» Data to examine:
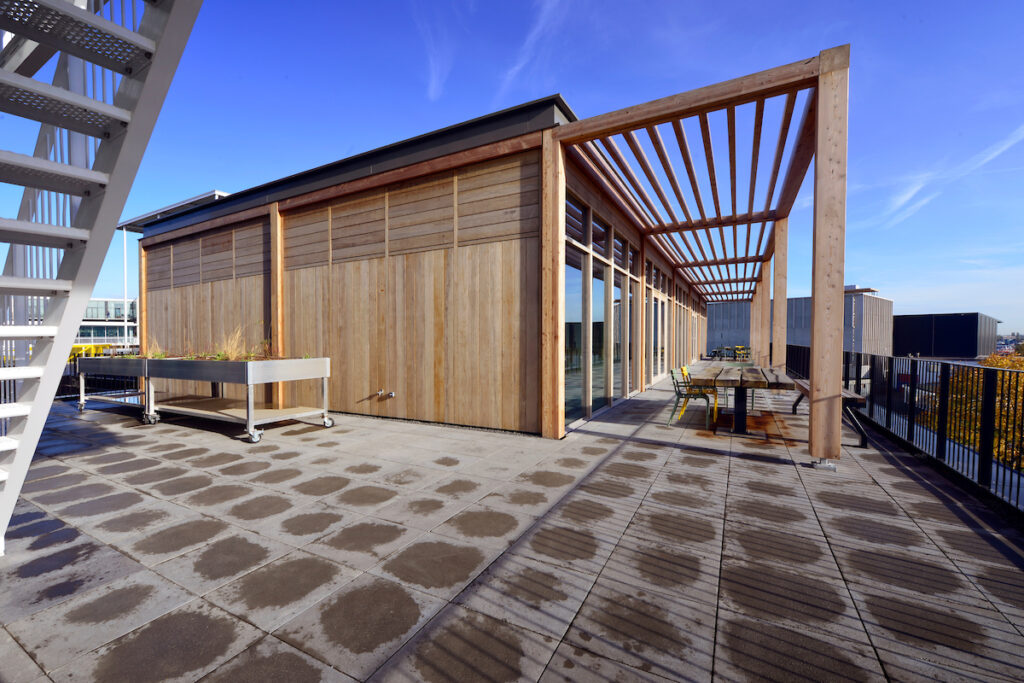 De gebouwen zijn conceptmatig gerealiseerd en turnkey opgeleverd door Hercuton in prefab beton, staal én hout.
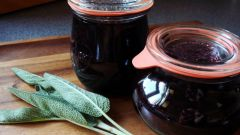 How to cook jam from a black currant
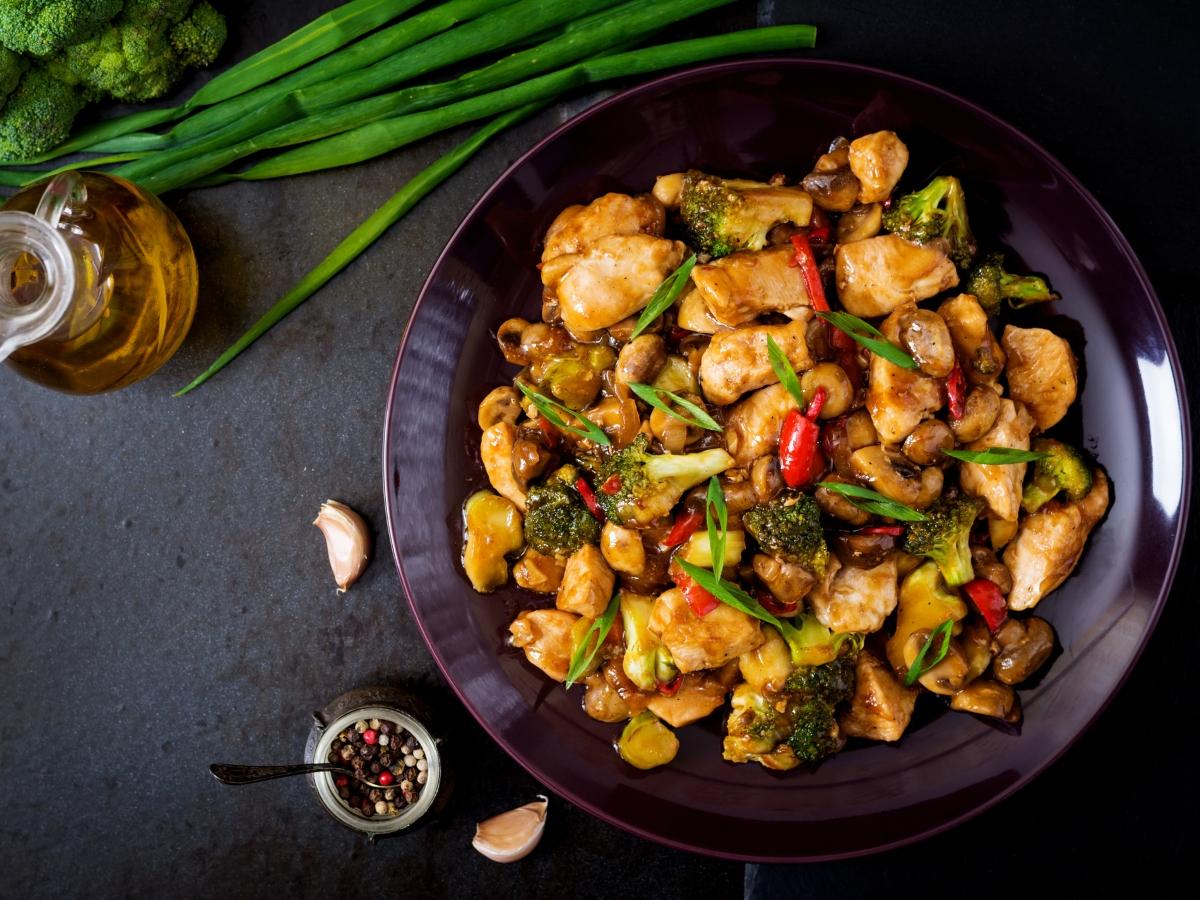 Συνταγή για κινέζικο stir fry κοτόπουλο με λαχανικά
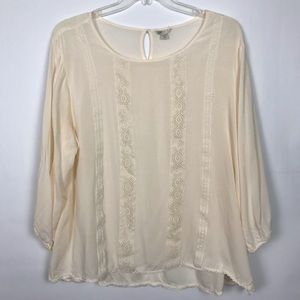 CATO cream top with lace accents 376
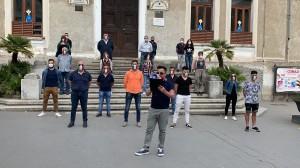 """Lamezia Terme (Cz), le mascherine tricolore tornano in piazza. """"Cittadini abbandonati, dal governo solo proclami"""""""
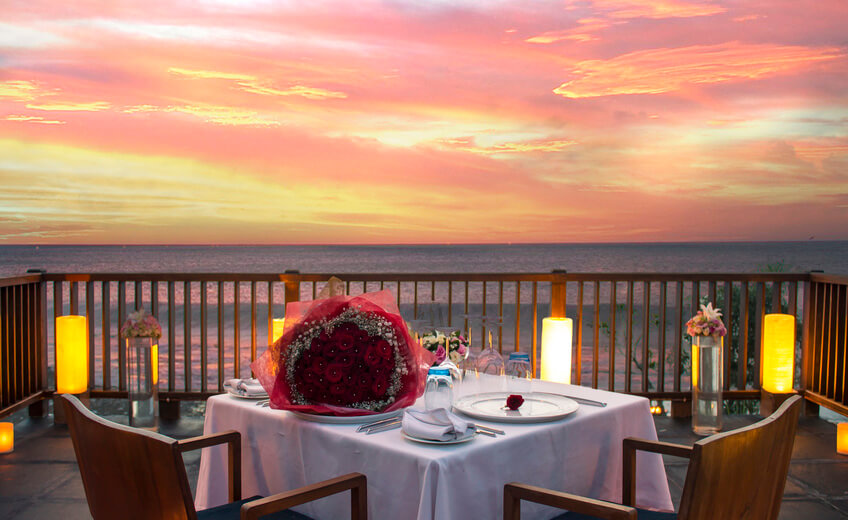 Romantic Dinner - Uluwatu Clifftop With Sea View (Extravaganza Menu)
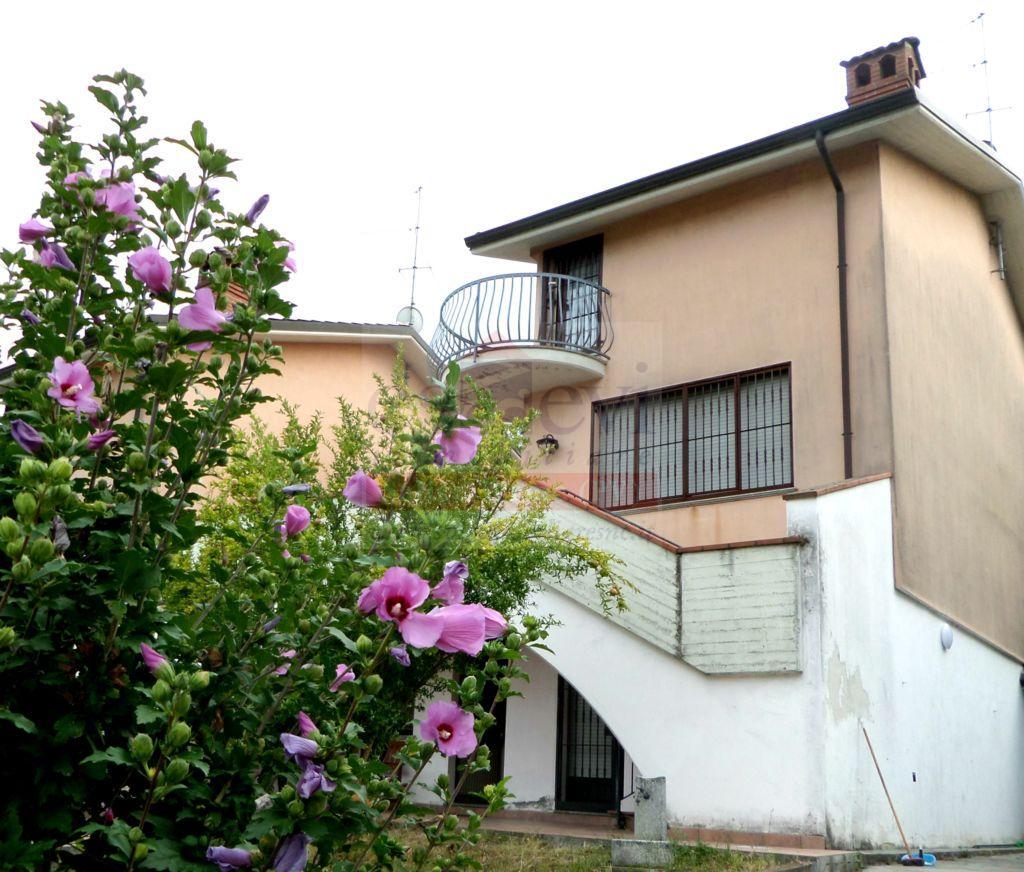 Salice Terme – Villa Bifamiliare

» What is expected: The answer is the listing above restated word for word, pictures removed.

» Answer box:
 De gebouwen zijn conceptmatig gerealiseerd en turnkey opgeleverd door Hercuton in prefab beton, staal én hout.
 How to cook jam from a black currant
 Συνταγή για κινέζικο stir fry κοτόπουλο με λαχανικά
 CATO cream top with lace accents 376
 """Lamezia Terme (Cz), le mascherine tricolore tornano in piazza. """"Cittadini abbandonati, dal governo solo proclami"""""""
 Romantic Dinner - Uluwatu Clifftop With Sea View (Extravaganza Menu)
 Salice Terme – Villa Bifamiliare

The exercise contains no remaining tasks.